_CONSIGNE 1:_ Traduisez en anglais cette phrase de l'extrait choisi : « Comment expliquer ces triomphes éphémères ou durables chez une femme qui n’aurait eu aucun attrait physique ? »
_CONSIGNE 2:_
Répondez brièvement d'après l'extrait choisi :
(a) Où le jeune O’Donnel fut-il rencontré ?
(b) Combien de francs de rente la dot de Germaine Necker lui valait-elle ?
(c) De quel ministère contribua-t-elle à faire de Narbonne le titulaire ?
_CONSIGNE 3:_ Dans l'extrait choisi, réécrivez sous forme de liste le paragraphe qui commence par « On peut rappeler le nom de Talleyrand », en gardant les faits principaux.

On peut rappeler le nom de Talleyrand et l’attention passagère qu’il accorda à Germaine, celui de Mathieu de Montmorency, l’ami incomparable, capable de faire apparaître un sentiment de joie dans un cœur déchiré par le deuil filial[3], ceux du Suédois Ribbing, connu au temps de la Terreur, du jeune O’Donnel rencontré en Autriche, préfigure de John Rocca, des admirateurs plus lointains qui défilèrent par centaines dans les beaux étés de Coppet.

Comment expliquer ces triomphes éphémères ou durables chez une femme qui n’aurait eu aucun attrait physique ? La situation, l’influence, la fortune énorme que Germaine Necker devait à sa famille n’y furent certainement pas étrangères. Fille de ministre, recevant une dot qui lui valait 500 000 francs de rente, elle fit un mariage où le sentiment ne tenait guère de place mais qui lui donna une influence et une indépendance particulièrement appréciables dans les temps troublés où elle vécut. Devenue ambassadrice de Suède, elle put s’intéresser à la carrière de ses amis : elle contribua à faire de Narbonne un ministre de la Guerre, de Talleyrand, un ministre des Affaires étrangères, de Benjamin, un membre du Tribunat. Pendant la Terreur, elle eut plus de facilité que d’autres pour soustraire les aristocrates qu’elle aimait au danger révolutionnaire ; c’est ainsi qu’elle procura des fonds à Narbonne pour passer en Angleterre, qu’elle fournit à tout un groupe de fugitifs un refuge en Suisse dans la petite ville de Nyon d’abord, à Mézery, près de Lausanne, ensuite. À Coppet, elle hébergea des hôtes nombreux à chaque saison et Benjamin Constant d’une façon presque

  1. Pange, Mme de Staël et François de Pange, Paris, Plon, 1925, in-16, p. 130.
  2. Herriot (Édouard), Mme Récamier et ses amis, Paris, Gallimard, 1934, in-8o, p. 161.
  3. Lettre de Mme de Staël, citée dans Blennerhasset (Lady), Mme de Staël et son temps, Paris, Louis Westhausser, 1890, III, p. 126.

_DONNÉES:_

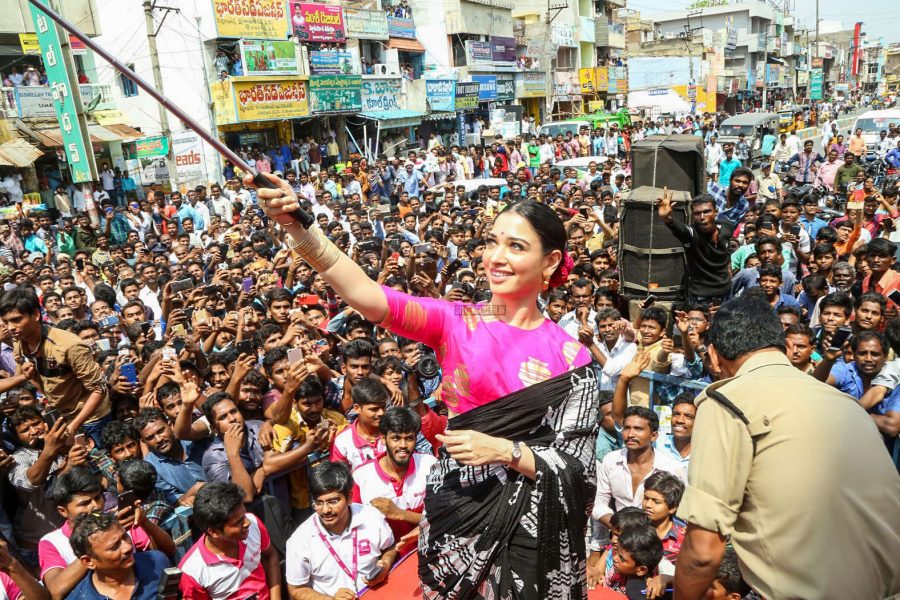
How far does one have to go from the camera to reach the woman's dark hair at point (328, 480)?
3291 mm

_RÉPONSE COMPLÈTE 1:_ How can one explain these fleeting or lasting triumphs in a woman who is said to have had no physical appeal?

_RÉPONSE COMPLÈTE 2:_
(a) En Autriche.
(b) 500 000 francs de rente.
(c) Le ministère de la Guerre.

_RÉPONSE COMPLÈTE 3:_
- Talleyrand, qui accorda à Germaine une attention passagère.
- Mathieu de Montmorency, l’ami incomparable, capable de ramener la joie dans un cœur déchiré par le deuil filial.
- Le Suédois Ribbing, connu au temps de la Terreur.
- Le jeune O’Donnel, rencontré en Autriche, préfigure de John Rocca.
- Des centaines d’admirateurs plus lointains, venus pendant les beaux étés de Coppet.